2. Davacı … vekili temyiz dilekçesinde özetle; davacı … Tük. Malzemeleri Paz. Dağ. Ltd. Şti. vekili temyiz dilekçesinde özetle; davacı ile davalı arasında yaklaşık 10 yıl süren bir ticari ilişki olduğu ve bu ticari ilişkiye başlandığında davacı tarafından davalıya ”malen” kaydı içerir senetler verildiğini, 10 yıl içerisinde davalı ile davacı arasında büyük miktarlı alış verişler olduğunu, her ne kadar davalının elinde senetler olmasına rağmen, nihayetinde bu senetlerin malen verildiği ve 10 yıl süresince davacı tarafından davalıya ödemeler yapıldığı, bu nedenle senetlerin de bu alışverişin içerisinde değerlendirilmesi gerektiği, davacının artık davalı ile alışveriş yapmak istemediği ve bu nedenle de senetlerdeki meblağlar da dahil, davalı ile davacının yapmış olduğu tüm alışverişlerin bilançosunun çıkarılarak davacının bu senetler de dahil, bu bilanço sonunda borçlu olup olmadığının tespiti ile varsa borcumuzu ödemek, eğer 10 yıllık alış verişler sonucunda bu senetler de dahil davalıya herhangi bir borcun olmadığı tespit edilirse icra takibine konu senetlerin de bu kapsamda ödenip ödenmediğinin tespitine ilişkin menfi tespit davası açıldığını, İlk Derece Mahkemesi ve Bölge Adliye Mahkemesi, davanın konusunu yanlış değerlendirdiği ve bonoya dayalı menfi tespit davası olarak nitelendirdiğini, davanın birleşik bir dava olduğunu, hem senetlerin bedelsizliğini hem de davalıya 10 yıllık ticari ilişki sonucunda borcun olup olmadığının tespitini içerdiğini, bu davada sadece hukuki sebeplerden birinin dikkate alınarak diğer talebin dikkate alınmamasının usul ve yasalara aykırı olduğunu ileri sürerek Bölge Adliye Mahkemesi kararının bozulmasını istemiştir.

C. Gerekçe
1. Uyuşmazlık ve Hukuki Nitelendirme
Uyuşmazlık, davacıların icra takibine konu bonolardan ve sair sebeplerden dolayı borçlu olup olmadığı noktasında toplanmaktadır.
2. İlgili Hukuk
1. 6100 sayılı Hukuk Muhakemeleri Kanunu’nun (6100 sayılı Kanun) 369 uncu maddesinin birinci fıkrası ile 370 ve 371 inci maddeleri.

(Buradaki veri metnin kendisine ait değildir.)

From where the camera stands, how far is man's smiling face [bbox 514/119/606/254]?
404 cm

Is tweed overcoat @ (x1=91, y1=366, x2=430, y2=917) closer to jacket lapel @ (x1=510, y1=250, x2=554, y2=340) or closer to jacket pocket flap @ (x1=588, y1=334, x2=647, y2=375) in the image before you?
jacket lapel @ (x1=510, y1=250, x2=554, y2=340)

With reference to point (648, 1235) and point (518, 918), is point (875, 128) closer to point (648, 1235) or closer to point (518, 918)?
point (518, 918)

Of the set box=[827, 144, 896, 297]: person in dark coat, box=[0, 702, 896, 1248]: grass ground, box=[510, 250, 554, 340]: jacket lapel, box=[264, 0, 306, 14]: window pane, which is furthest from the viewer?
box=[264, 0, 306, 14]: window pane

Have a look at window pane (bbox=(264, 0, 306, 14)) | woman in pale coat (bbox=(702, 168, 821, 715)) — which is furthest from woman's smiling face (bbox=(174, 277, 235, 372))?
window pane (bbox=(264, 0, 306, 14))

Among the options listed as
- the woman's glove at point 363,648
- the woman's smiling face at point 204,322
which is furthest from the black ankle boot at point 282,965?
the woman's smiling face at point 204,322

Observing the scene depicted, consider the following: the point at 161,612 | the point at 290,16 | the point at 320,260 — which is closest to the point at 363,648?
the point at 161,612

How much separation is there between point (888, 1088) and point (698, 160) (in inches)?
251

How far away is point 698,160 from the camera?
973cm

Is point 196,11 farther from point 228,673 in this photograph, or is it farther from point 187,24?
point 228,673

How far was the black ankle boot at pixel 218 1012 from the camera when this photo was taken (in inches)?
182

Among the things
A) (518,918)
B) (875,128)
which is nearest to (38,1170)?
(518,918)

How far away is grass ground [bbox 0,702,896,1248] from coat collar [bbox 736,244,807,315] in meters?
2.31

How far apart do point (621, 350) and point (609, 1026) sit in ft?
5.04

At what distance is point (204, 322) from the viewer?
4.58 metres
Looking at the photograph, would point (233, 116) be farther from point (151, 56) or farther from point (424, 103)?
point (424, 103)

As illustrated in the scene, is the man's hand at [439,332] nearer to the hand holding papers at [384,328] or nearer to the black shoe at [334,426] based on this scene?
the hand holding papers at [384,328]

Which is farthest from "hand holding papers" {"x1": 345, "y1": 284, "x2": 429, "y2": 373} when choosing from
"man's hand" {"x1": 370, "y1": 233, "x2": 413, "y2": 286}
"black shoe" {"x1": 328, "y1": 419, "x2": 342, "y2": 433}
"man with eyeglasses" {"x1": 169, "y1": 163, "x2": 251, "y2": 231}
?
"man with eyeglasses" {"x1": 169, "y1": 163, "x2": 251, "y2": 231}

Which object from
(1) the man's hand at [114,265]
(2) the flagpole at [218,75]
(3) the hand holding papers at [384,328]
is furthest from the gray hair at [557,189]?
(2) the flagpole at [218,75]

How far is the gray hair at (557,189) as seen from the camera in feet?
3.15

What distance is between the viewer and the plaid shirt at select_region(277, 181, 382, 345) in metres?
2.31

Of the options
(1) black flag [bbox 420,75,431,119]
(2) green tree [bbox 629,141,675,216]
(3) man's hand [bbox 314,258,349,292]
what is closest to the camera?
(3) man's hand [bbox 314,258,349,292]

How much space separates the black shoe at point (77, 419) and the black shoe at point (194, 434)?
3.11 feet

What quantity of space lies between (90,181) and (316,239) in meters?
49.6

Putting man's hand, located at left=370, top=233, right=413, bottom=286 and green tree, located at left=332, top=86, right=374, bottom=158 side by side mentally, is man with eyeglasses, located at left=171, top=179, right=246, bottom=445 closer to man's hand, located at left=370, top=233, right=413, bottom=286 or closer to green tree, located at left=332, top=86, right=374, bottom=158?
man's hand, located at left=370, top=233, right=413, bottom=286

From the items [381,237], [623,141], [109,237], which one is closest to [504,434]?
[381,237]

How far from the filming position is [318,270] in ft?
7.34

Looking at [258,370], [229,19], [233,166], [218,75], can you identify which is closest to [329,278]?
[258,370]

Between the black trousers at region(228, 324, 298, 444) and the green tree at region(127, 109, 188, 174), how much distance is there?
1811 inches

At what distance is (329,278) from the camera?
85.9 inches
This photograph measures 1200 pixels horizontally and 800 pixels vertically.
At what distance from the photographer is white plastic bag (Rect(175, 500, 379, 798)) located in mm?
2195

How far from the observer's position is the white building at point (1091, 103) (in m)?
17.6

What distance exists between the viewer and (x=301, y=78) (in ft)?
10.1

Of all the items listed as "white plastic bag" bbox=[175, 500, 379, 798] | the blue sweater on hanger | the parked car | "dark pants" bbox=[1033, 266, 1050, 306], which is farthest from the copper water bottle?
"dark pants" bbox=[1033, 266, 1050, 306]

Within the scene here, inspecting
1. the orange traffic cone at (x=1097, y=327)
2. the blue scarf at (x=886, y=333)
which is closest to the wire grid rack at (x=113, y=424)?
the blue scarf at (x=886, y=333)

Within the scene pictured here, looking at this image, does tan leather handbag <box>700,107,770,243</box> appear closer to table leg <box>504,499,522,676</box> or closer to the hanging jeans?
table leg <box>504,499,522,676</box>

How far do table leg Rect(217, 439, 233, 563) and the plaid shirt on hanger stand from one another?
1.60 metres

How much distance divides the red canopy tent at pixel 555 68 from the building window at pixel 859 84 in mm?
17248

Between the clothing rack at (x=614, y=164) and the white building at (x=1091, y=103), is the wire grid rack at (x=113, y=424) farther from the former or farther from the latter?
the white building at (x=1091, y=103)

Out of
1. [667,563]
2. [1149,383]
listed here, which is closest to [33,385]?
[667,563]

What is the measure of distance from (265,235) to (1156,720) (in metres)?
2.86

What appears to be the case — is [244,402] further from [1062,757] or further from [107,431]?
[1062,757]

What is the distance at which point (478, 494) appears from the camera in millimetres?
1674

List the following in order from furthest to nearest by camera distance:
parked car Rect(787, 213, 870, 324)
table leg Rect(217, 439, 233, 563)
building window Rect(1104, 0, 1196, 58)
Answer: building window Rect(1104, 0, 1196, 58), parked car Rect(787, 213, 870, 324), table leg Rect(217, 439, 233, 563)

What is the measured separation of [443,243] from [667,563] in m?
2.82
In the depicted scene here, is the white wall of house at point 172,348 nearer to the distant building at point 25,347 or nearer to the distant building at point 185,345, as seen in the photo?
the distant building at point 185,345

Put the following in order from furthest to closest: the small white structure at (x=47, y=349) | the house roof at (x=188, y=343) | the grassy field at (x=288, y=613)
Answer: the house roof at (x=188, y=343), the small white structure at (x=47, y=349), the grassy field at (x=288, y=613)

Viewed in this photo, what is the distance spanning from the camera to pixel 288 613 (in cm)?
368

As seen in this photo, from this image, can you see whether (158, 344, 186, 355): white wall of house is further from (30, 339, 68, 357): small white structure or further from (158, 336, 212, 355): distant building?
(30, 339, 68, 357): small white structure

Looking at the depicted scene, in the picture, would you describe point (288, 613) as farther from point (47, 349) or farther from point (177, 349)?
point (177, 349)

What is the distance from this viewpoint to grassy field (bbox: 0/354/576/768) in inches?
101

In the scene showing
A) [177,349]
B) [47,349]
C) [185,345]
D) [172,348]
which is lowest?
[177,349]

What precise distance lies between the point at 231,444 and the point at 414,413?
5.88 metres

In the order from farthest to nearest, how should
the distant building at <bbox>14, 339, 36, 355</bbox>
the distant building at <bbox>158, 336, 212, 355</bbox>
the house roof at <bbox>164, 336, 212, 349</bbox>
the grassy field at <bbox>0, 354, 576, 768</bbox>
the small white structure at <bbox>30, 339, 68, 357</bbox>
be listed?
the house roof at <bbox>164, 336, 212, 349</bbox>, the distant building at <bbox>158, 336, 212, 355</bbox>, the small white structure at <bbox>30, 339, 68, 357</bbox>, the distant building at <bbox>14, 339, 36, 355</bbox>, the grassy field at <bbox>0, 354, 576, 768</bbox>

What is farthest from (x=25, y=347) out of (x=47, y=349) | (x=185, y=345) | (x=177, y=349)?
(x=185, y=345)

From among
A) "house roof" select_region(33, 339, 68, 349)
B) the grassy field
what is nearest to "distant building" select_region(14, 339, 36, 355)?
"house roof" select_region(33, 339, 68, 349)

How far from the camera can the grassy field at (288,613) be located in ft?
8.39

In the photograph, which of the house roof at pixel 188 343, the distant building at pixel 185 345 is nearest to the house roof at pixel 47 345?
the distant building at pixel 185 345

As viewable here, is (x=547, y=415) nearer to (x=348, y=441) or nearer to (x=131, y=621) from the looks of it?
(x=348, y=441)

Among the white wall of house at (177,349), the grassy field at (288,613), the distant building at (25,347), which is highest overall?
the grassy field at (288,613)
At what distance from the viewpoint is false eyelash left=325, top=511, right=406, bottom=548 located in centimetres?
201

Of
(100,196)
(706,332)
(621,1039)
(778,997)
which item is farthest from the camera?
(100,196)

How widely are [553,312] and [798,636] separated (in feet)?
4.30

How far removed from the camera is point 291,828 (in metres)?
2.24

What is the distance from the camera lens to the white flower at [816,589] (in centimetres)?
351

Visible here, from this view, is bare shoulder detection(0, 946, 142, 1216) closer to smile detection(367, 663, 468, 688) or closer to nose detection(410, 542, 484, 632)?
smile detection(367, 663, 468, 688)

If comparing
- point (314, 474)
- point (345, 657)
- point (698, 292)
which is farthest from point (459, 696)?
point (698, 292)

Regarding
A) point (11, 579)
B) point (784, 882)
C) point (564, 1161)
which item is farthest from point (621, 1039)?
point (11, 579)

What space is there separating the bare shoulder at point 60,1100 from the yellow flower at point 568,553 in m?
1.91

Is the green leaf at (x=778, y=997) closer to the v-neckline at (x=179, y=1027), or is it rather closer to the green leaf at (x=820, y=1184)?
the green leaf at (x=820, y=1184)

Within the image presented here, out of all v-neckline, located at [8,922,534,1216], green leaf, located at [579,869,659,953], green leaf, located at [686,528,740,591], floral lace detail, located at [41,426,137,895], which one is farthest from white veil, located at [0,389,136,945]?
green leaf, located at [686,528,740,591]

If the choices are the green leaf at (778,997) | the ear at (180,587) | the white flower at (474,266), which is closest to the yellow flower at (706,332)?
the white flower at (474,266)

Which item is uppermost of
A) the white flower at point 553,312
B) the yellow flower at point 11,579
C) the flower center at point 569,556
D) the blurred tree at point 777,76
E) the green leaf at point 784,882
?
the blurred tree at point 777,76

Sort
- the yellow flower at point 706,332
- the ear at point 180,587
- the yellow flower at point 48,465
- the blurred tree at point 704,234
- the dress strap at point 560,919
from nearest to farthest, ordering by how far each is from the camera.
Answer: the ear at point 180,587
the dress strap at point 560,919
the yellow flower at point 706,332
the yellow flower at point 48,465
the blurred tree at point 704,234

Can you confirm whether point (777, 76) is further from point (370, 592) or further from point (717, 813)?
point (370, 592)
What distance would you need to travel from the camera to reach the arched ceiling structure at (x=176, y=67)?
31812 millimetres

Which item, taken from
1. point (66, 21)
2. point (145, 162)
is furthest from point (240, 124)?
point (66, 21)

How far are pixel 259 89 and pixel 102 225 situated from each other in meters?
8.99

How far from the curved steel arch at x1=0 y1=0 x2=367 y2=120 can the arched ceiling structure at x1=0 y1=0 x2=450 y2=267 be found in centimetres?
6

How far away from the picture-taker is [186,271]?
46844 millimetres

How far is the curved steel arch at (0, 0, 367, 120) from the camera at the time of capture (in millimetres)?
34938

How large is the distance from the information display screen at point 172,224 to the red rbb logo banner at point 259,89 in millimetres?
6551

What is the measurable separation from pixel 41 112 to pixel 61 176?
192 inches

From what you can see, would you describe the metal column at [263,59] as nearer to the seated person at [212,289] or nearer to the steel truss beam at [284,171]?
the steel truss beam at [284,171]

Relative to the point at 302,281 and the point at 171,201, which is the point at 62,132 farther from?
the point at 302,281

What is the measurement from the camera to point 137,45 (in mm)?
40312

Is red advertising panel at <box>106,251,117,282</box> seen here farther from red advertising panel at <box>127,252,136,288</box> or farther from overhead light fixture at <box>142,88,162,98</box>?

2. 2004 sayılı İcra ve İflas Kanunu’nun 72 inci maddesi

3. Değerlendirme
1.Bölge adliye mahkemelerinin nihai kararlarının bozulması 6100 sayılı Kanun’un 371 inci maddesinde yer alan sebeplerden birinin varlığı hâlinde mümkündür.

2.Temyizen incelenen karar, tarafların karşılıklı iddia ve savunmalarına, dayandıkları belgelere, uyuşmazlığa uygulanması gereken hukuk kuralları ile hukuki ilişkinin nitelendirilmesine, dava şartlarına, yargılama ve ispat kuralları ile kararda belirtilen gerekçelere göre usul ve yasaya uygun olup davacılar vekillerince temyiz dilekçelerinde ileri sürülen nedenler kararın bozulmasını gerektirecek nitelikte görülmemiştir.

VI. KARAR
Açıklanan sebeplerle;
Temyiz olunan Bölge Adliye Mahkemesi kararının 6100 sayılı Kanun’un 370 inci maddesinin birinci fıkrası uyarınca ONANMASINA,

Temyiz harcı peşin alındığından başkaca harç alınmasına mahal olmadığına,

Dosyanın İlk Derece Mahkemesine, kararın bir örneğinin Bölge Adliye Mahkemesine gönderilmesine,

23.03.2023 tarihinde oy birliğiyle karar verildi.